Mypy
Pydantic works well with mypy right out of the box.
However, Pydantic also ships with a mypy plugin that adds a number of important Pydantic-specific features that improve its ability to type-check your code.
For example, consider the following script:
from datetime import datetime
from typing import Optional
from pydantic import BaseModel
class Model(BaseModel):
age: int
first_name = 'John'
last_name: Optional[str] = None
signup_ts: Optional[datetime] = None
list_of_ints: list[int]
m = Model(age=42, list_of_ints=[1, '2', b'3'])
print(m.middle_name) # not a model field!

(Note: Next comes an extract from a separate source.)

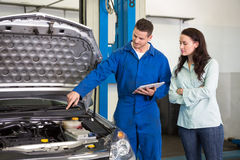 Mechanic showing customer the problem with car Stock Photo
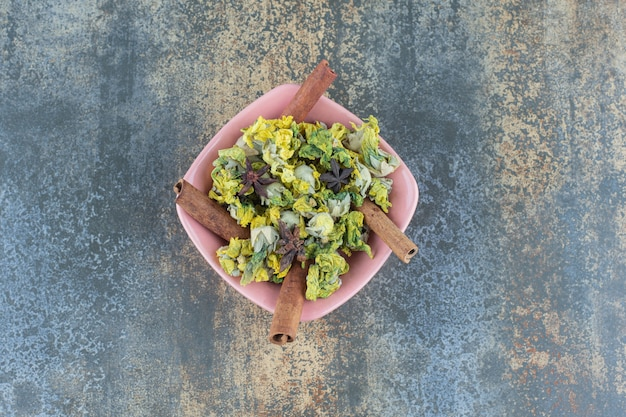 Fleurs de chrysanthème séchées et cannelle dans un bol rose.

Model() # will raise a validation error for age and list_of_ints
Without any special configuration, mypy does not catch the missing model field annotation
and errors about the list_of_ints argument which Pydantic parses correctly:
15: error: List item 1 has incompatible type "str"; expected "int" [list-item]

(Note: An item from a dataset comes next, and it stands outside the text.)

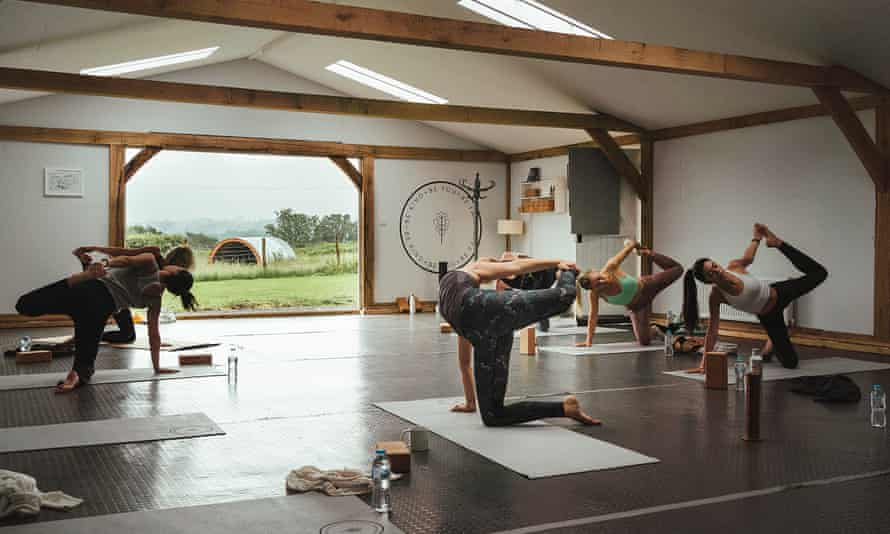 A small group practises yoga on the three-day retreat at Fair Oak Farm, East Sussex, UK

15: error: List item 2 has incompatible type "bytes"; expected "int" [list-item]
16: error: "Model" has no attribute "middle_name" [attr-defined]
17: error: Missing named argument "age" for "Model" [call-arg]

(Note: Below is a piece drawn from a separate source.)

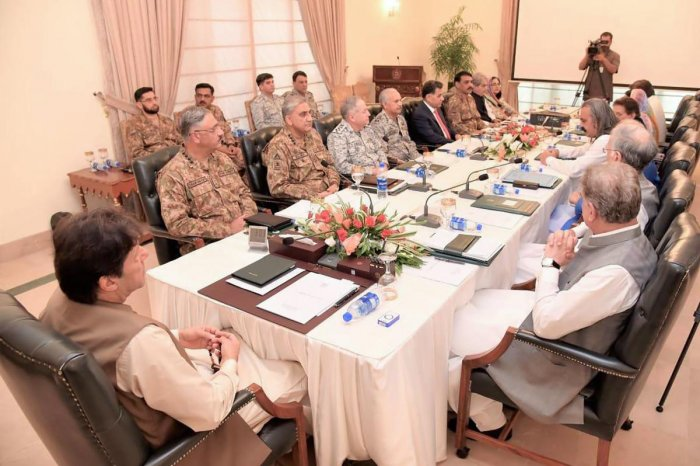 In this handout picture released by Press Information Department (PID) on August 4, 2019, Pakistan Prime Minister Imran Khan (L) chairs the National Security Committee meeting in Islamabad. (AFP PHOTO / PID)
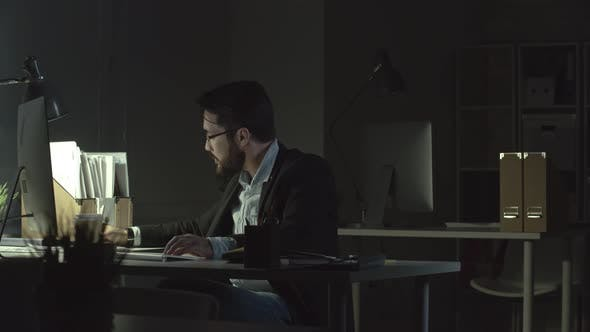 Thumbnail for Man Working in the Office at Night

17: error: Missing named argument "list_of_ints" for "Model" [call-arg]
But with the plugin enabled, it gives the correct errors:
9: error: Untyped fields disallowed [pydantic-field]
16: error: "Model" has no attribute "middle_name" [attr-defined]
17: error: Missing named argument "age" for "Model" [call-arg]
17: error: Missing named argument "list_of_ints" for "Model" [call-arg]
With the pydantic mypy plugin, you can fearlessly refactor your models knowing mypy will catch any mistakes if your field names or types change.
Note that mypy already supports some features without using the Pydantic plugin, such as synthesizing a __init__
method for Pydantic models and dataclasses. See the mypy plugin capabilities for a list
of additional features.
The Pydantic mypy plugin is tested against the latest mypy version. Older versions might work but won’t be tested.
To enable the plugin, just add pydantic.mypy to the list of plugins in your
mypy config file:
[mypy]
plugins = pydantic.mypy
[tool.mypy]
plugins = ['pydantic.mypy']
See the plugin configuration for more details.
- Any required fields that don’t have dynamically-determined aliases will be included as required keyword arguments.
- If the
validate_by_namemodel configuration value is set toTrue, the generated signature will use the field names rather than aliases. - The
init_forbid_extraandinit_typedplugin configuration values can further fine-tune the synthesized__init__method.
- The
model_constructmethod is an alternative to model validation when input data is known to be valid and should not be parsed (see the documentation). Because this method performs no runtime validation, static checking is important to detect errors.
- If the
frozenconfiguration is set toTrue, you will get an error if you try mutating a model field (see faux immutability)
- Field with both a
defaultand adefault_factorywill result in an error during static checking. - The type of the
defaultanddefault_factoryvalue must be compatible with the one of the field.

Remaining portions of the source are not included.